Document segment:
● ● ●

Network should hasten treatment for strokes

31 Jul

Capt. John Curry, with the Coral Gables Fire Department, stands by his mother Elaine Curry, as she recounts having a stroke during a press conference announcing the launch of the Fire Officers Association of Miami-Dade Emergency Medical Services Stroke Network at the Florida International University Herbert Wertheim College of Medicine on the Modesto Maidique Campus, Thursday, July 26, 2012, in University Park. The network will allow better coordination between fire-rescue departments and hospitals when transporting and treating stroke victims. DANIEL BOCK / FOR THE MIAMI HERALD

By Rebecca Burton

Read Miami Herald Article here

Someone suffers a stroke every 45 seconds, which translates to more than 780,000 strokes in the United States annually, according to the Centers for Disease Control and Prevention.

Strokes are the third-leading cause of death in the United States, after heart disease and cancer. A stroke occurs when a clot blocks blood to the brain, causing brain cells to die, often resulting in impaired speech and movement, among other issues.

To expedite treatment, South Florida’s firefighters, doctors and local hospitals have collaborated to create one of the largest stroke consortiums in the nation. Called FOAM-D Stroke Consortium, it will comprise seven fire departments across Miami-Dade, 16 local hospitals and doctors from Florida International University’s Herbert Wertheim College of Medicine. The consortium should result in a more rapid response in treating stroke victims.

There are four hospitals in Miami-Dade that have comprehensive stroke centers: Aventura, Baptist, Jackson and Mount Sinai, along with three in Broward: Broward Health North, Holy Cross and Memorial Regional.

“From the very beginning, part of the mission of our college has been to continually support the quality of health care of the South Florida community,” said Dr. John Rock, dean and senior vice president for medical affairs at FIU’s College of Medicine. “What a better way than for our doctors to be an integral part of this historic stroke network. This is an unprecedented partnership that will help save lives in a community that we serve.”

The vision to create a stroke network began in 1999, when only about half of the hospitals in South Florida were performing CT scans on a 24-7 basis. The scans are necessary to administer the clot-dissolving drug TPA (tissue plasminogen activator).

Dr. Alejandro Forteza, director of the Cardiovascular and Stroke Institute for Jackson Health System and a neurology professor at FIU, and Dr. Jeffrey Horstmyer, founding chairman of the department of neurology at FIU, started a nonprofit with local fire departments called the Miami-Dade Stroke Coalition. The coalition worked with emergency room doctors, fire departments and hospitals so every hospital in the coalition could conduct scans on a 24/7 basis and therefore administer the clot-dissolving drug.

● ● ●

Saved data entries

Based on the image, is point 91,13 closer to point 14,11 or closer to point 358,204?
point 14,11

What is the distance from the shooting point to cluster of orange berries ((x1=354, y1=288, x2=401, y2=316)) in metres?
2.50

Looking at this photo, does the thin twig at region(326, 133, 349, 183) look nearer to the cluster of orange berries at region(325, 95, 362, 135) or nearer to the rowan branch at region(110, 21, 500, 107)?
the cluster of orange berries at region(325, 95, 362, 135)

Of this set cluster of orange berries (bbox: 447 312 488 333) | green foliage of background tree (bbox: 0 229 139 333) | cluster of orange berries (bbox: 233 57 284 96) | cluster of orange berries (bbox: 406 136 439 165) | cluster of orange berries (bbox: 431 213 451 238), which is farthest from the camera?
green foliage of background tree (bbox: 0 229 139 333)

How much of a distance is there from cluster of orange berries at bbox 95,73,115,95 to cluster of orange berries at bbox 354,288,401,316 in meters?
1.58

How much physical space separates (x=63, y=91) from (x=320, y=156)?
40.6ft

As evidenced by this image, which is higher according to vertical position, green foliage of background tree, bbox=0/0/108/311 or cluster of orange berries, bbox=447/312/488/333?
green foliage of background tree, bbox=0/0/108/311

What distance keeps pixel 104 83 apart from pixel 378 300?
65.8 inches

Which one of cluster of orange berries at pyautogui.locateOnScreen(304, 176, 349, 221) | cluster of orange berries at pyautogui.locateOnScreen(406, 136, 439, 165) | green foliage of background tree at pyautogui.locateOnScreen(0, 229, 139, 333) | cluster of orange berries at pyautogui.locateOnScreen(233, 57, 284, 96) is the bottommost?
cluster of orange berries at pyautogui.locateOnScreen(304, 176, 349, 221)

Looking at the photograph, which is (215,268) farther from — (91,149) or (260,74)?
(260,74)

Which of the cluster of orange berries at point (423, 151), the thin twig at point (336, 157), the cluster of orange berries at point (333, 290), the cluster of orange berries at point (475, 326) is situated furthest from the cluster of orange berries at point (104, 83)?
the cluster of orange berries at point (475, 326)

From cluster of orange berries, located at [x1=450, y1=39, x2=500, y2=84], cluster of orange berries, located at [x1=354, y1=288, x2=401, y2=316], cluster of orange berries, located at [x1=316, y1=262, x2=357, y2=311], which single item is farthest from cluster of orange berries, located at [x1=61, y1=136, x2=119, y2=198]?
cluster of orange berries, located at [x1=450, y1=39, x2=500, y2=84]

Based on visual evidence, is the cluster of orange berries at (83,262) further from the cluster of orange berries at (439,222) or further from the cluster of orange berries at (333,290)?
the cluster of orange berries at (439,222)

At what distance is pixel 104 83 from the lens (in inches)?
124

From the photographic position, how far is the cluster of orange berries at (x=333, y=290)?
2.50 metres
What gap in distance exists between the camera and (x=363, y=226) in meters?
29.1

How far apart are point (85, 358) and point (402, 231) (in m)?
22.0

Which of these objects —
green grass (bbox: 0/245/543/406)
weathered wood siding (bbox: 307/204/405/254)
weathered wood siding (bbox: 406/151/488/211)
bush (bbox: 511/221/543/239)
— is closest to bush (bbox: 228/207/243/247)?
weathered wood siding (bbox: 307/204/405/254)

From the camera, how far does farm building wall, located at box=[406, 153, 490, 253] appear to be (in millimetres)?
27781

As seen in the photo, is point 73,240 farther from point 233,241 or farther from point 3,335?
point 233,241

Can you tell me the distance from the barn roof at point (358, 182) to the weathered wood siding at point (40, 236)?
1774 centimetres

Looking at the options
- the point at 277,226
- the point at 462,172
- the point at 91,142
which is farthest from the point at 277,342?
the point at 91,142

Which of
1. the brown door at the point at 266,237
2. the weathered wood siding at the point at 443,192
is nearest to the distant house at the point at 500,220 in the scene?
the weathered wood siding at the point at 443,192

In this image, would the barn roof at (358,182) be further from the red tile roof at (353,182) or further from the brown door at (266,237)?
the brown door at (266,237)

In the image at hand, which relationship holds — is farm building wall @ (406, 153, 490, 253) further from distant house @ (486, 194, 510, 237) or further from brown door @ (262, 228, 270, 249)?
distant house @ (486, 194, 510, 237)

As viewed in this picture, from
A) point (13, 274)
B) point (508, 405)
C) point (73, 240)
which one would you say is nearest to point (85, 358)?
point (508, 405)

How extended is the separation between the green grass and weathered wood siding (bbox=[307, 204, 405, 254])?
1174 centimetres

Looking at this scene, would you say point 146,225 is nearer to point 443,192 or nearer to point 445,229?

● ● ●

Activities:
• a. According to the stroke network article, how many local hospitals will the FOAM-D Stroke Consortium include?
• b. Translate this sentence from the stroke network article into Spanish: "Strokes are the third-leading cause of death in the United States, after heart disease and cancer."
• c. Using the stroke network article, explain why the Miami-Dade Stroke Coalition worked to have every hospital in the coalition conduct scans on a 24/7 basis.
This data comes from a separate source, unrelated to the article above.

Solution set:
• a. Sixteen local hospitals.

• b. Los accidentes cerebrovasculares son la tercera causa principal de muerte en los Estados Unidos, después de las enfermedades cardíacas y el cáncer.

• c. CT scans are necessary to administer the clot-dissolving drug TPA, and in 1999 only about half of South Florida hospitals performed them around the clock. With 24/7 scanning, every coalition hospital could give that drug.